Stroke patients are known to demonstrate higher diffuse activation in multiple brain regions, including motor-related areas while performing motor tasks during the early stages [21]. The lateralization and focus on the contralateral primary sensorimotor cortex are minimized during unilateral motor functions in stroke patients. Good recovery is mainly associated with near-normal network parameters. Decreased interaction of the premotor and supplementary motor areas with the ipsilesional motor cortex is a sign of functional impairment [22].

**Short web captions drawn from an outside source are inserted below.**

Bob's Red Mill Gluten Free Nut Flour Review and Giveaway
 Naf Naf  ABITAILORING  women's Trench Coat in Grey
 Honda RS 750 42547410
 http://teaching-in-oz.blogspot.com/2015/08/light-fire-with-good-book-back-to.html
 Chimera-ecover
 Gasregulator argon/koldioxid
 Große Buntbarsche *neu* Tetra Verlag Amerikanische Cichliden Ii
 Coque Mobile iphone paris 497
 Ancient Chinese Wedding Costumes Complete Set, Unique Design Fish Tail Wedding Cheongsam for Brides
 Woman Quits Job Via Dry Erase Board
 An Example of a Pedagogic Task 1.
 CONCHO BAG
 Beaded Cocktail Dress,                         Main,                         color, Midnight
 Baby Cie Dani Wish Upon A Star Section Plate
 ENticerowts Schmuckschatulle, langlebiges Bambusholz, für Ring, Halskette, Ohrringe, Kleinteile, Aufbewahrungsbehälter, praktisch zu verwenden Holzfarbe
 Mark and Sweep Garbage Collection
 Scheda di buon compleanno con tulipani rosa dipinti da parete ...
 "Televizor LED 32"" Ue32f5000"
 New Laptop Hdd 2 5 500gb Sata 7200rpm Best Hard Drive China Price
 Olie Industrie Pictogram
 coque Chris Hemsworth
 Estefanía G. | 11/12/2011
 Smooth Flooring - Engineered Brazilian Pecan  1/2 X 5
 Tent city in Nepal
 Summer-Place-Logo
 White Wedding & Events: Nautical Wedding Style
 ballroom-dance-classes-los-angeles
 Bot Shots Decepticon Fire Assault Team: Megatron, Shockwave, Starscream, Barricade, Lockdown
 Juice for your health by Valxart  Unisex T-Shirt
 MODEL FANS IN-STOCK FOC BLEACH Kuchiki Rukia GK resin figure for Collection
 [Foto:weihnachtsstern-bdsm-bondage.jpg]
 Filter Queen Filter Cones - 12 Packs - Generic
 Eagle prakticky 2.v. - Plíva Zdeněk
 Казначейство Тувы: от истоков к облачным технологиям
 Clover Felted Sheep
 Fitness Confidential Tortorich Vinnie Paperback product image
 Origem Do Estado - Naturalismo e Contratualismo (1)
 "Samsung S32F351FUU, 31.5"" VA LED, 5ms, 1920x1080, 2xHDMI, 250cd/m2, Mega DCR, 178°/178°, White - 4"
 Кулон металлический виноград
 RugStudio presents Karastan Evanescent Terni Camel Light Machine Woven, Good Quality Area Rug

We used a combination of NEMS, tDCS, and occupational therapy methods as our rehabilitation program. These results are similar to a recent systematic review reporting the effectiveness of cyclic NMES in hemiplegic patients with acute and sub-acute stroke on improving motor function of the upper limb and increased FMA-UE scores compared to healthy controls. They also confirmed the effectiveness of NMES in upper limb motor recovery in chronic stroke. However, these results mainly consisted of small case series with no control group [23]. Moreover, a meta-analysis by Elsner investigated the impact of tDCS on improving activities of daily living (ADL) and arm function after stroke. This study found no evidence of the effectiveness of either tDCS method on post-stroke upper limb function assessed by FMA-UE [24]. In contrast, another meta-analysis confirmed the positive effects of tDCS on post-stroke rehabilitation of the upper limb. Also, they found an increased effect of tDCS in chronic stroke compared to acute and sub-acute stroke and suggested that the modulation of neural activity between interhemispheric could be the underlying mechanism [25].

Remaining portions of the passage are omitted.